The word intuition can also be accompanied by adjectives reducing the general semantics of it such as, for example, "geometric intuition" (which was relegated to a second plane in Analysis with the Weirstrass curve that is continuous everywhere but not derivable at any point).

Reducing the issue to linear algebra, there are "counterintuitive" examples, such as linear functions that are not continuous at any point of which there is a "surprising" example with the "very familiar" derivative in the space of continuous functions defined in $[0,1]$ with the Supremum norm.

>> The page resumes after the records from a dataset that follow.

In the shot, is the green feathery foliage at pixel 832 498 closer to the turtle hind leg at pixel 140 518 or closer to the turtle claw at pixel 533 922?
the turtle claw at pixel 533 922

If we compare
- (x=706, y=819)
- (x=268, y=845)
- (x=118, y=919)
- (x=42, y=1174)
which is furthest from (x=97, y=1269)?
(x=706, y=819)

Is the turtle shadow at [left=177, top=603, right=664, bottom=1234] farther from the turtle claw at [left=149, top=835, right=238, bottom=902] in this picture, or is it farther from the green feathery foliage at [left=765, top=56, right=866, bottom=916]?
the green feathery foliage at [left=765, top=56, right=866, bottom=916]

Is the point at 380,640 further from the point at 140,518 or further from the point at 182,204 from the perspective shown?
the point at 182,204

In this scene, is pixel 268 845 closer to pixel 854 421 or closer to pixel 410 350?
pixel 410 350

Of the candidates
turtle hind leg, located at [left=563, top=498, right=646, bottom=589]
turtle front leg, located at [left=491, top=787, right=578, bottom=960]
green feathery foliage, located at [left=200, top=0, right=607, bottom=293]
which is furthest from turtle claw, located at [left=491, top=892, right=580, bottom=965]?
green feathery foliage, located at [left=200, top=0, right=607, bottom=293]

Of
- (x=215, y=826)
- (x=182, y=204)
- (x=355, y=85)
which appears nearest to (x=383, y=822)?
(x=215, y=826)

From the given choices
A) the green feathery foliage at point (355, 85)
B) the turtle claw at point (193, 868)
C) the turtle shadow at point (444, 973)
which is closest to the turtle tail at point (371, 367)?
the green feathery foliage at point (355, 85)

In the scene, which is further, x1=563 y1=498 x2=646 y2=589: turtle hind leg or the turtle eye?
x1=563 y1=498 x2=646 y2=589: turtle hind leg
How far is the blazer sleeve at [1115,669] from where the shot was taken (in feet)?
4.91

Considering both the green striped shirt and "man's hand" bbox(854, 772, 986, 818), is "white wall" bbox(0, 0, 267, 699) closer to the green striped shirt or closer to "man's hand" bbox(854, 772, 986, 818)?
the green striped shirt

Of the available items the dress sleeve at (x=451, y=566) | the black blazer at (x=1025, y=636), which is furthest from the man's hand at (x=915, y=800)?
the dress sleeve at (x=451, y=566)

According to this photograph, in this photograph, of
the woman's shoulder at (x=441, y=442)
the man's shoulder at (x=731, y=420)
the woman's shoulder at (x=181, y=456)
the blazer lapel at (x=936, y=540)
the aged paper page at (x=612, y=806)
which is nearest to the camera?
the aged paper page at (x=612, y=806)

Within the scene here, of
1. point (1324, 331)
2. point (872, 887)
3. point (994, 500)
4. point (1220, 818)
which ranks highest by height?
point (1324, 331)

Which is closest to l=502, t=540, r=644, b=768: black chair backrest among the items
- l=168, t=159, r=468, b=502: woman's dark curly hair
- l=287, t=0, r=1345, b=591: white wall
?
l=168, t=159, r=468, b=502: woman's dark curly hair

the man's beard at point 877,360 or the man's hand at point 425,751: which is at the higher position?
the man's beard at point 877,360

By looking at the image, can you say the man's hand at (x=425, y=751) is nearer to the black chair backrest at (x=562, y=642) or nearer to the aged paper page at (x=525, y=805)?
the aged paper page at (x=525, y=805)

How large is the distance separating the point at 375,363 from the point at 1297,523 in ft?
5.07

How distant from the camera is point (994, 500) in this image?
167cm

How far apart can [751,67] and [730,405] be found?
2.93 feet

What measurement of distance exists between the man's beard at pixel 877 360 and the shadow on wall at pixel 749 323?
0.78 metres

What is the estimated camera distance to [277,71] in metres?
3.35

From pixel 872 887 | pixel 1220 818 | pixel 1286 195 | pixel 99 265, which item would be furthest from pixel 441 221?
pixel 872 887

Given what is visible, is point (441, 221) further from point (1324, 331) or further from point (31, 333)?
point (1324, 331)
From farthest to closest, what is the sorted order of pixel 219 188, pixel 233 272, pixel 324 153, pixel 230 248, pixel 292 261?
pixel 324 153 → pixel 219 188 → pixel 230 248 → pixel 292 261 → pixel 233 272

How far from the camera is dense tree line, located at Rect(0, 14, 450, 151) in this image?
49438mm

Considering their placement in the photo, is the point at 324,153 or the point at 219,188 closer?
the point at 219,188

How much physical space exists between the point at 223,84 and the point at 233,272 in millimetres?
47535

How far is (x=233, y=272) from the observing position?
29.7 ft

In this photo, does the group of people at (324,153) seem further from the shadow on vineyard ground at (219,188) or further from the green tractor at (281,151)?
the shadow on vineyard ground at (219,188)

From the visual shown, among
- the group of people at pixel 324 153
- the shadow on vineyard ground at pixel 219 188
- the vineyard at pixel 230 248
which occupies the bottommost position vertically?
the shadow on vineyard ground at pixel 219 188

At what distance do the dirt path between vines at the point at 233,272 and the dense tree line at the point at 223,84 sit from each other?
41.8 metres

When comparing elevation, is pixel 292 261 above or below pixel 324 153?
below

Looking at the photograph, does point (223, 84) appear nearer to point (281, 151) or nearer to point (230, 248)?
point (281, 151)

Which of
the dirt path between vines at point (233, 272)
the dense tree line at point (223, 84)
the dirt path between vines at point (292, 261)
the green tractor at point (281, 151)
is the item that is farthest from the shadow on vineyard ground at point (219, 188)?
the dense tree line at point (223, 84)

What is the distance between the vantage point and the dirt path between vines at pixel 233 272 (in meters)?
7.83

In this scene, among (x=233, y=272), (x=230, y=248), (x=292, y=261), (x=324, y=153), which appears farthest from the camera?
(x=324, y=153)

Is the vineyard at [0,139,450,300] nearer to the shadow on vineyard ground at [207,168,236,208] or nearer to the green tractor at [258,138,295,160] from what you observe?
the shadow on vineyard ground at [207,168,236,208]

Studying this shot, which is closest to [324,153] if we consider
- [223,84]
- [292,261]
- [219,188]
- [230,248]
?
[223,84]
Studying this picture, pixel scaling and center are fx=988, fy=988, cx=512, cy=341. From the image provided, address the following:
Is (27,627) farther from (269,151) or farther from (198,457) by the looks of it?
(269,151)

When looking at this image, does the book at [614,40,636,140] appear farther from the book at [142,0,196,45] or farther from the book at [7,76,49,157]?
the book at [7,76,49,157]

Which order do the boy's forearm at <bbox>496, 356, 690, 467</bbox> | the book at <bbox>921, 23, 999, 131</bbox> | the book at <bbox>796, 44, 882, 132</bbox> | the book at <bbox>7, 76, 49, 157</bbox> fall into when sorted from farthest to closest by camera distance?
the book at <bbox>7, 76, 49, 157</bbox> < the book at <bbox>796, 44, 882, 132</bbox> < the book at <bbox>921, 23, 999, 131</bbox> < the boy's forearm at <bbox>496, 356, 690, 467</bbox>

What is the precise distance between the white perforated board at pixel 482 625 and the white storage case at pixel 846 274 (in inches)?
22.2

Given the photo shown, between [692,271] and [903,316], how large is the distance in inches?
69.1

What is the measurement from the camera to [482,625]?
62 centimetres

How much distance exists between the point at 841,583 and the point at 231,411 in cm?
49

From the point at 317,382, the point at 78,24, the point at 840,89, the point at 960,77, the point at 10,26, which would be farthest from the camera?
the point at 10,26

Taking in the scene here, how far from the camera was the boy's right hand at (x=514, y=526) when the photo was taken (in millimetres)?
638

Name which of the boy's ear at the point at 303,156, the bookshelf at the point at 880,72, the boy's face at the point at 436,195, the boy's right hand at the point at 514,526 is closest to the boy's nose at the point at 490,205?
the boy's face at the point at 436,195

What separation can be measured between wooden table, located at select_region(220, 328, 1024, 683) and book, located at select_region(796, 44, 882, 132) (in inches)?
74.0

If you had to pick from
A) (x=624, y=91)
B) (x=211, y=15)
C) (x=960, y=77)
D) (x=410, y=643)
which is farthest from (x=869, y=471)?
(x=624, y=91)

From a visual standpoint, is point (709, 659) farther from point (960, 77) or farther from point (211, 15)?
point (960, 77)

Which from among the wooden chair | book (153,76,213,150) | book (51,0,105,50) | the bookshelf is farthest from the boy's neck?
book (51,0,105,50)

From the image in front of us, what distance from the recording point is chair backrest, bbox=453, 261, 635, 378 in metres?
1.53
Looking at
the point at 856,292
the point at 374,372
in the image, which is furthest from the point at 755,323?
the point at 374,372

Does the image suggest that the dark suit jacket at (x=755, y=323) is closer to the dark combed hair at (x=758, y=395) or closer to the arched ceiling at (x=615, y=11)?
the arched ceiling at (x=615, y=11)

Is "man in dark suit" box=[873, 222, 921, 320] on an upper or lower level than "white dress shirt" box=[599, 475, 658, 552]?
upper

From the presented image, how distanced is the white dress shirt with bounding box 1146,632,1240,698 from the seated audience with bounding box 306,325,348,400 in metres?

I think that the "almost perfect" intuition that you want to deal with, is nothing other than the consequence of a consolidated knowledge of the subject which is in turn a consequence of a prolonged and very attentive study of linear algebra.

Answer 3

You ask some good questions - basically, you want to express things in a coordinate independent way. The following books

Linear Algebra Done Right by Axler and

Linear Algebra Done Wrong by Sergei Treil

both try to emphasize linear transformations point of view and that matrices arise when coordinates are chosen, although I don’t know if they answer For example SVD saying $A=U\Sigma V^T$ intuitively to me can be interpreted to that after rotation of domain and codomain, every linear transformation is scaling appropriate axis by the singular values. Orthogonal diagonalization of symmetric matrix has a similar interpretation.